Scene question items

========================================================================

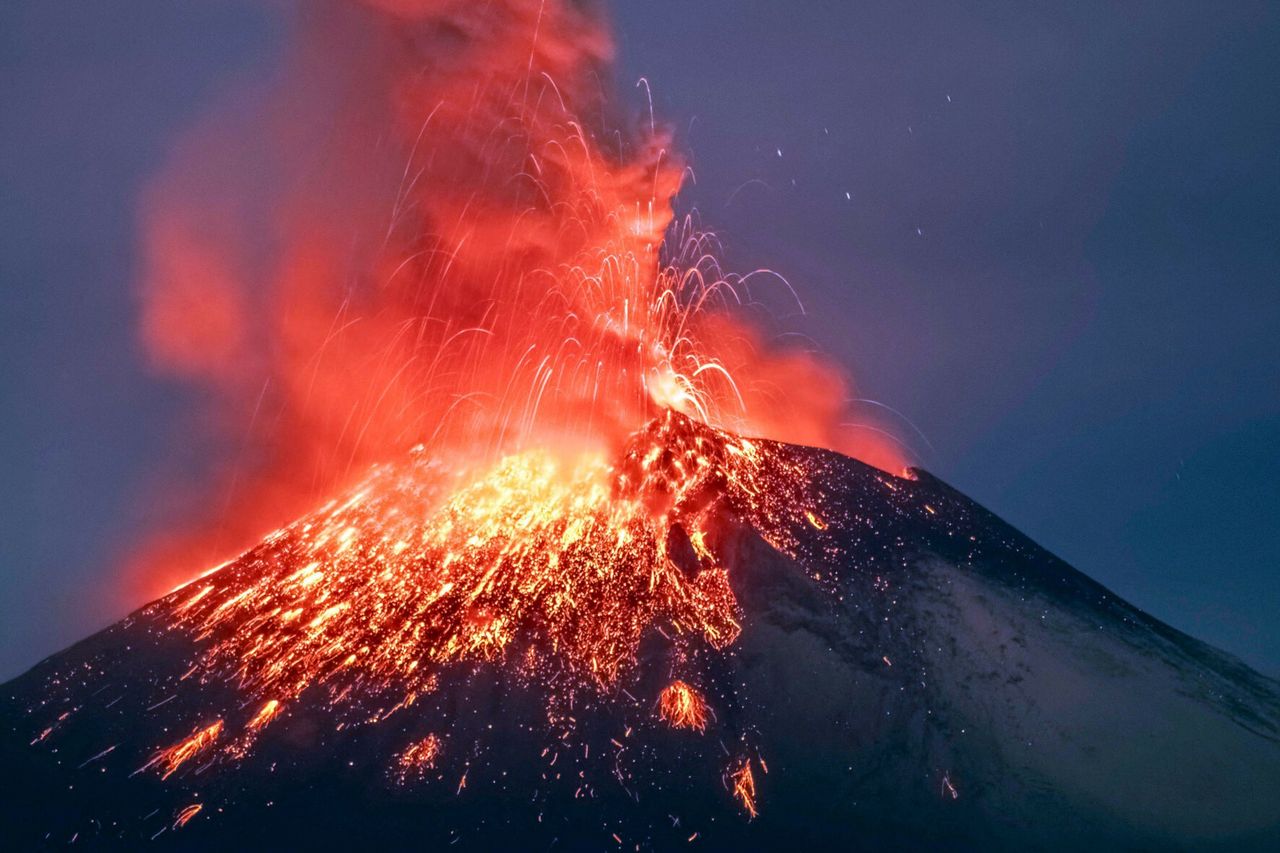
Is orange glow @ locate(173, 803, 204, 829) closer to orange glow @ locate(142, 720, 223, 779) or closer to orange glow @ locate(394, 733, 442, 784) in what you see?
orange glow @ locate(142, 720, 223, 779)

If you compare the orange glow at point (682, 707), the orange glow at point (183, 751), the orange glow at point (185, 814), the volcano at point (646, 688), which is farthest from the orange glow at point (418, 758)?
the orange glow at point (682, 707)

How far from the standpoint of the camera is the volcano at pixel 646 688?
12984 mm

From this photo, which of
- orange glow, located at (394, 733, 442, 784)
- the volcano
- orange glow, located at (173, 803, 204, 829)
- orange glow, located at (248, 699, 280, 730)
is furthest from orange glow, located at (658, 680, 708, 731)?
orange glow, located at (173, 803, 204, 829)

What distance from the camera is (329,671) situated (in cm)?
1619

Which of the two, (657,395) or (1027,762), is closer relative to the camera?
(1027,762)

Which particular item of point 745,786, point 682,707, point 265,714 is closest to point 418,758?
point 265,714

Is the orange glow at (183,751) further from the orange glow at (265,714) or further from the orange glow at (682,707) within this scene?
the orange glow at (682,707)

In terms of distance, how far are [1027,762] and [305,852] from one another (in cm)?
1198

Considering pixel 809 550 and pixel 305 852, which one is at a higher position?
pixel 809 550

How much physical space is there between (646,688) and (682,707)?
30.1 inches

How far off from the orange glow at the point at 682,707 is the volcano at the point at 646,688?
0.04 m

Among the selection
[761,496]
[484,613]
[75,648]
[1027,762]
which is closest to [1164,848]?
[1027,762]

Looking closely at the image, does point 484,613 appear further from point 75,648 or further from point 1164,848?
point 1164,848

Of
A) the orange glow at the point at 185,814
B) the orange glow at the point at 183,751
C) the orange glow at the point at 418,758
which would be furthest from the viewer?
the orange glow at the point at 183,751
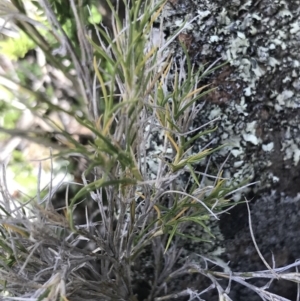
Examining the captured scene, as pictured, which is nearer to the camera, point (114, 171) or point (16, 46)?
point (114, 171)

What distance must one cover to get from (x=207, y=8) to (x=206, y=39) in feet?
0.14

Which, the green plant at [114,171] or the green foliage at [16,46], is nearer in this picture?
the green plant at [114,171]

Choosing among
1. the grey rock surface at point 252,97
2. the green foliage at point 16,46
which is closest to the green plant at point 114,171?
the grey rock surface at point 252,97

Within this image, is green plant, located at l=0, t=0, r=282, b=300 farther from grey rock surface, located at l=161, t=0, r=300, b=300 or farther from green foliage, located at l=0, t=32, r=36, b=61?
green foliage, located at l=0, t=32, r=36, b=61

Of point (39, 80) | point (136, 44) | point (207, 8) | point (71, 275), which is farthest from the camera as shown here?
point (39, 80)

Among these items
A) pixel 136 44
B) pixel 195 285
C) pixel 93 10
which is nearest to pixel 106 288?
pixel 195 285

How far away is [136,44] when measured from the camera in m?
0.38

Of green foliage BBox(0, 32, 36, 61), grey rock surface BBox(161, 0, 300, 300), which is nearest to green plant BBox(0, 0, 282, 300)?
grey rock surface BBox(161, 0, 300, 300)

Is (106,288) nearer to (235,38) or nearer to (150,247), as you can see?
(150,247)

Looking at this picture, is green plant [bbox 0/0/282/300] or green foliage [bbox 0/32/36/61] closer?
green plant [bbox 0/0/282/300]

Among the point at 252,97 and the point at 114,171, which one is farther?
the point at 252,97

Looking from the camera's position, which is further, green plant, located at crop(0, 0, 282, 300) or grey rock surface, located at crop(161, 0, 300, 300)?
→ grey rock surface, located at crop(161, 0, 300, 300)

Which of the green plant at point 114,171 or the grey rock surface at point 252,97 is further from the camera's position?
the grey rock surface at point 252,97

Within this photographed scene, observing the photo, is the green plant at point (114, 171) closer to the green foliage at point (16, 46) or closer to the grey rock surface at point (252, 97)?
the grey rock surface at point (252, 97)
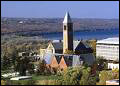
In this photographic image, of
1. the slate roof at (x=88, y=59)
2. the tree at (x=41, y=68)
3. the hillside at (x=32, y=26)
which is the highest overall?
the hillside at (x=32, y=26)

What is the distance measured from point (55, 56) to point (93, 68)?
3.07 metres

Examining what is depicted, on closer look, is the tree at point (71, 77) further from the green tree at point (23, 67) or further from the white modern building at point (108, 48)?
the white modern building at point (108, 48)

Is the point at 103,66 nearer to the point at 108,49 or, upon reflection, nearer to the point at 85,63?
the point at 85,63

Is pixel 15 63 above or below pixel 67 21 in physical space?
below

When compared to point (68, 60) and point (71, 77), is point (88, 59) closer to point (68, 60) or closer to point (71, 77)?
point (68, 60)

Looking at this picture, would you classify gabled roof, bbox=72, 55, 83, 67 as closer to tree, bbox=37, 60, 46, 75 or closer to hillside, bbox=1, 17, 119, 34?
tree, bbox=37, 60, 46, 75

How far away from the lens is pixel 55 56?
800 inches

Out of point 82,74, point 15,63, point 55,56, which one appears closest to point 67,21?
point 55,56

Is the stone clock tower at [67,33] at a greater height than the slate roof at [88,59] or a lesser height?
greater

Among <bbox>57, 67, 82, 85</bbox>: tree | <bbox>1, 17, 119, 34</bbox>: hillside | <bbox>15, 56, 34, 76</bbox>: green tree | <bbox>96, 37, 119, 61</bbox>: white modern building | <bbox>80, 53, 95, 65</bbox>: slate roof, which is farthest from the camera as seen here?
<bbox>1, 17, 119, 34</bbox>: hillside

========================================================================

TASK DIRECTIONS: Carry over the items from the line that contains "How far away from the lens is pixel 55 56?" through the last item, requests included. In the answers only, add 34 to every number, whether a distance, a point coordinate or a box coordinate.

RESULT:
How far away from the lens is pixel 55 56?
834 inches

Out of point 82,74, point 15,63, point 55,56, which one appears closest to point 67,21?
point 89,90

Is the stone clock tower at [67,33] at a greater height than the slate roof at [88,59] or a lesser height?
greater

Among <bbox>57, 67, 82, 85</bbox>: tree | <bbox>1, 17, 119, 34</bbox>: hillside | <bbox>15, 56, 34, 76</bbox>: green tree | <bbox>96, 37, 119, 61</bbox>: white modern building | <bbox>80, 53, 95, 65</bbox>: slate roof, which is farthest from the camera as seen here?
<bbox>35, 51, 153, 68</bbox>: hillside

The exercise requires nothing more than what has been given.